GOAL OF THE EXERCISE: From the data below, repeat exactly the lines from the line with "[researcher-annotated camera trap]" to the line with "category: arvicolinae subfamily", both included.

DATA PROVIDED:
[Start of section]

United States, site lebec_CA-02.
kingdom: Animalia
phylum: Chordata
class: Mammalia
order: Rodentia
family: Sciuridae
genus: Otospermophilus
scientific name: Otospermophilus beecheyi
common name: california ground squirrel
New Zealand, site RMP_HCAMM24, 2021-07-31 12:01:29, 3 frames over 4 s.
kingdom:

[End of section]
[Start of section]

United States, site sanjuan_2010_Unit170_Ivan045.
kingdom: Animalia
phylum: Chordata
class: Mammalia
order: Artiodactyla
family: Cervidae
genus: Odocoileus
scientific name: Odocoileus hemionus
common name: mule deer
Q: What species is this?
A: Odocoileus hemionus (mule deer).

[End of section]
[Start of section]

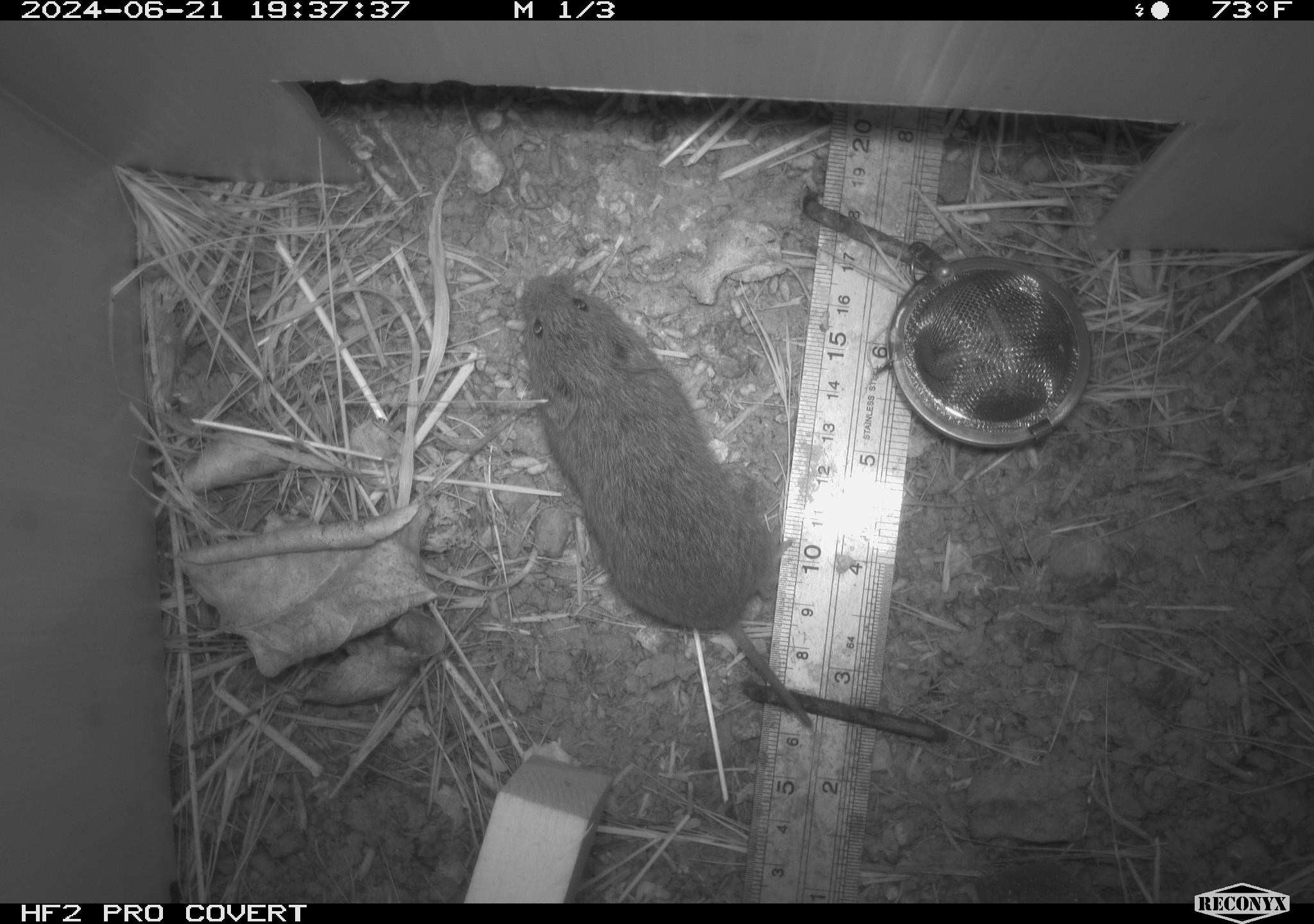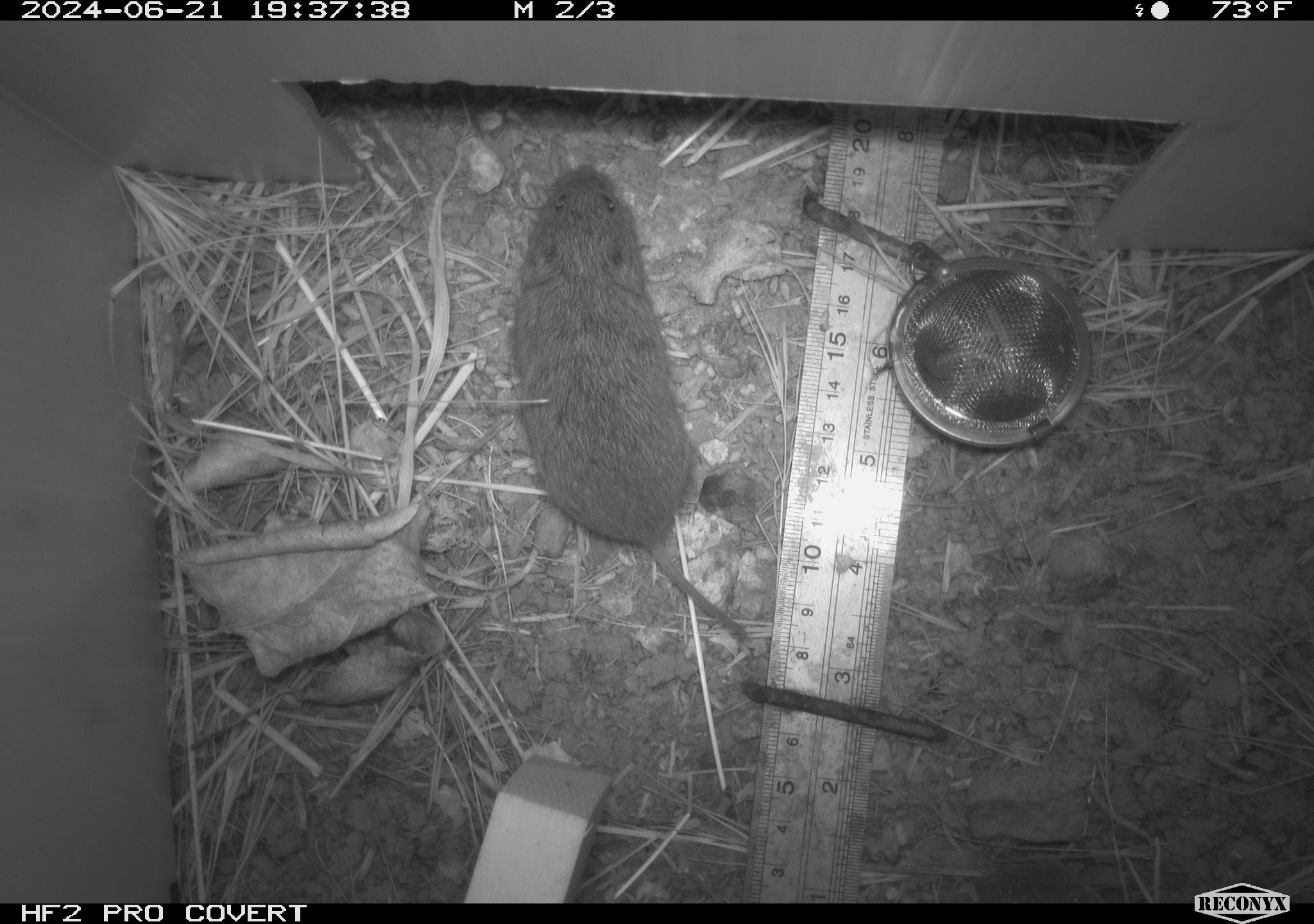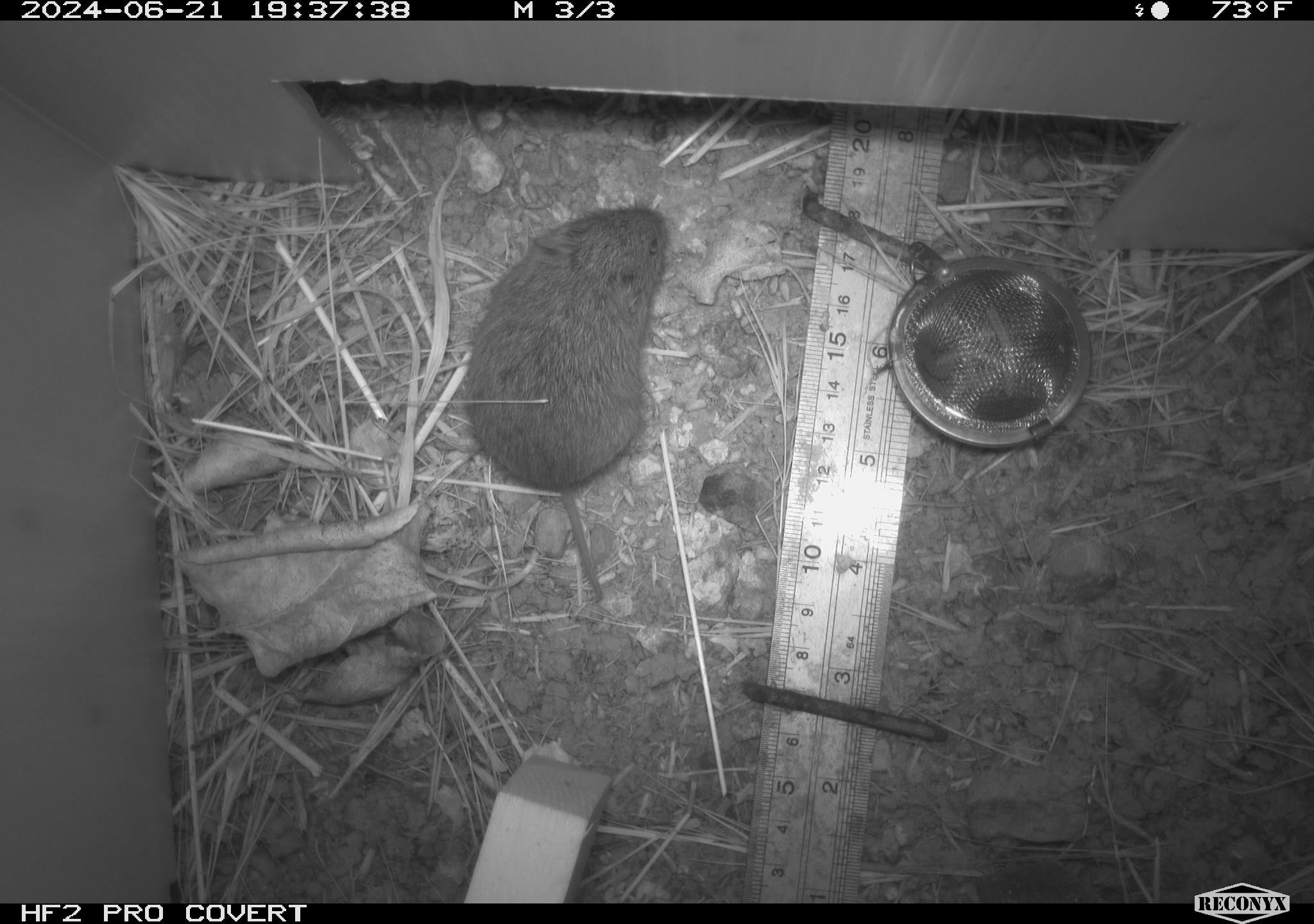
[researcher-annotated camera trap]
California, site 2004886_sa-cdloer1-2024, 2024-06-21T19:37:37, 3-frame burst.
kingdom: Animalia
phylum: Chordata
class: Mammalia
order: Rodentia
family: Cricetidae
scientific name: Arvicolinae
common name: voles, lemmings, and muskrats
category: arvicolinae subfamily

[End of section]

OUTPUT BELOW:
[researcher-annotated camera trap]
California, site 2004886_sa-cdloer1-2024, 2024-06-21T19:37:37, 3-frame burst.
kingdom: Animalia
phylum: Chordata
class: Mammalia
order: Rodentia
family: Cricetidae
scientific name: Arvicolinae
common name: voles, lemmings, and muskrats
category: arvicolinae subfamily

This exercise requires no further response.